Work instructions.
Write out every record below exactly as it stands, leaving the pictures out.

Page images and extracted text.
● ● ●

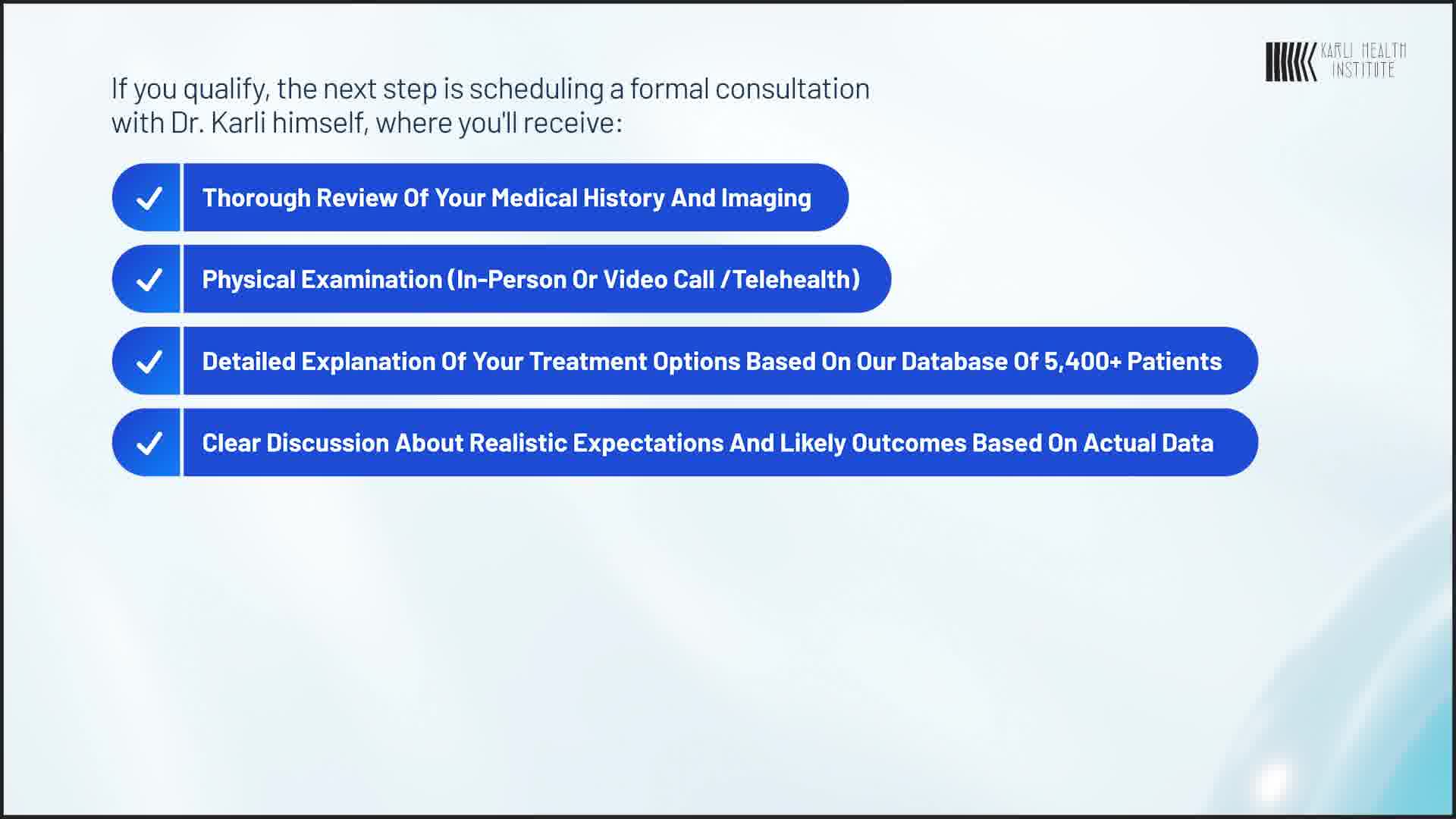 KARLI HEALTH INSTITUTE

If you qualify, the next step is scheduling a formal consultation with Dr. Karli himself, where you'll receive:

Thorough Review Of Your Medical History And Imaging

Physical Examination (In-Person Or Video Call /Telehealth)

Detailed Explanation Of Your Treatment Options Based On Our Database Of 5,400+ Patients

Clear Discussion About Realistic Expectations And Likely Outcomes Based On Actual Data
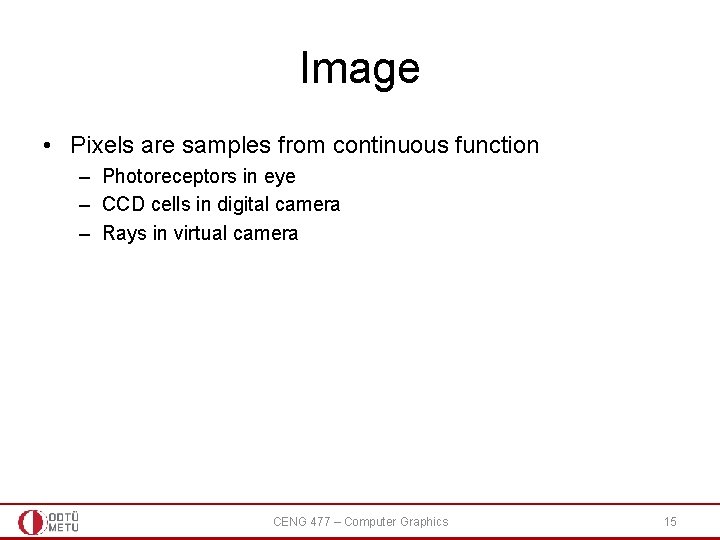 Image

• Pixels are samples from continuous function
– Photoreceptors in eye
– CCD cells in digital camera
– Rays in virtual camera

ODTÜ METU

CENG 477 – Computer Graphics

15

● ● ●

Written solution.
 KARLI HEALTH INSTITUTE

If you qualify, the next step is scheduling a formal consultation with Dr. Karli himself, where you'll receive:

Thorough Review Of Your Medical History And Imaging

Physical Examination (In-Person Or Video Call /Telehealth)

Detailed Explanation Of Your Treatment Options Based On Our Database Of 5,400+ Patients

Clear Discussion About Realistic Expectations And Likely Outcomes Based On Actual Data
 Image

• Pixels are samples from continuous function
– Photoreceptors in eye
– CCD cells in digital camera
– Rays in virtual camera

ODTÜ METU

CENG 477 – Computer Graphics

15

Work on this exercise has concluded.